▶ **EXERCISE INSTRUCTIONS**
In the article on Black Canadian women's health, write out the passage that begins at "In an unprecedented" and runs up to and including "of Black people.", keeping every word unchanged.

Paving the Way for a Healthier Future for Black Canadian Women

L-R: Panel members: Dr. Angela Kaida, Assistant Professor, Simon Fraser University; Dr. Anika Hines, Assistant Professor, Virginia Commonwealth University, USA; and moderator, Sarah Onyango Photo copyright Black Ottawa Scene

By Ijeoma Ukazu*

Tuesday 18 June 2024

In an unprecedented move, experts in the field of Black women’s health have launched ambitious health plans called the Black women’s health agenda for the decade spanning 2025–2035 and the Black Women’s Health Initiative.

Professor Etowa, right, and panel discussants field questions from participants Photo copyright Black Ottawa Scene

The Black Women Health Hybrid Conference held at the Faculty of Social Sciences at the University of Ottawa is aimed at addressing the most pressing health issues affecting Black women in Canada with a focus on creating a socially just society where optimal health and well-being are a reality for all.

At the launch, Josephine Etowa, a Professor of Nursing at the University of Ottawa, said during her presentation, “Within the Black population, gender and other intersecting social identities shape experiences and impact the health and well-being of Black people.

▶ **Collected data**
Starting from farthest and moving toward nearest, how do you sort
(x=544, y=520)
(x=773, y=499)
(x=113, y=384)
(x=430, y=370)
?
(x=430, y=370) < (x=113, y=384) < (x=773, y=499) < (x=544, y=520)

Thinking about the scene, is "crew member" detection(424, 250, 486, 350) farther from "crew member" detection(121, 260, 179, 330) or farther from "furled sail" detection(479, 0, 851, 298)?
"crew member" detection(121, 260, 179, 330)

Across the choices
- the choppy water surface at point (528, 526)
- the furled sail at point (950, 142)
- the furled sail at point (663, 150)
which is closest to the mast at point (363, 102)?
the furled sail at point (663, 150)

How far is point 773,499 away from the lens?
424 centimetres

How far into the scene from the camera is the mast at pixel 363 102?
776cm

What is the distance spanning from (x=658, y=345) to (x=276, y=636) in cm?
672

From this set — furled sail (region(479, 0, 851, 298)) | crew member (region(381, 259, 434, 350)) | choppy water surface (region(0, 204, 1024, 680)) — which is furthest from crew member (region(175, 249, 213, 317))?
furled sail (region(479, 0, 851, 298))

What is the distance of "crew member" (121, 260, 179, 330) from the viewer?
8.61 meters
* * *
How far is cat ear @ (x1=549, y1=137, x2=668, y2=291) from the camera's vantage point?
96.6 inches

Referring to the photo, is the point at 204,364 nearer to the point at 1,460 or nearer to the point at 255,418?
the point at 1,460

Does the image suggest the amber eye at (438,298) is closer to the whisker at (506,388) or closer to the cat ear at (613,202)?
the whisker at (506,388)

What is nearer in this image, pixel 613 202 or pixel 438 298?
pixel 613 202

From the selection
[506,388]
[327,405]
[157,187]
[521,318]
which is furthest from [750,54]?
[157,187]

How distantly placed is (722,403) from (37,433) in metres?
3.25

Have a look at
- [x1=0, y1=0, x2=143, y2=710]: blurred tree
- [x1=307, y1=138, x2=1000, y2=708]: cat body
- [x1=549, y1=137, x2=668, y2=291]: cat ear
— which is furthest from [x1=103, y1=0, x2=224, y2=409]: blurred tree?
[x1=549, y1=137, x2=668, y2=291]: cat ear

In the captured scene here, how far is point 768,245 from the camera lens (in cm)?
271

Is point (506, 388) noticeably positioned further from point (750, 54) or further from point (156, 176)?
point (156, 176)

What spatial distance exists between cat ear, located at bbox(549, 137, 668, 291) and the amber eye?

▶ **RESPONSE**
In an unprecedented move, experts in the field of Black women’s health have launched ambitious health plans called the Black women’s health agenda for the decade spanning 2025–2035 and the Black Women’s Health Initiative.

Professor Etowa, right, and panel discussants field questions from participants Photo copyright Black Ottawa Scene

The Black Women Health Hybrid Conference held at the Faculty of Social Sciences at the University of Ottawa is aimed at addressing the most pressing health issues affecting Black women in Canada with a focus on creating a socially just society where optimal health and well-being are a reality for all.

At the launch, Josephine Etowa, a Professor of Nursing at the University of Ottawa, said during her presentation, “Within the Black population, gender and other intersecting social identities shape experiences and impact the health and well-being of Black people.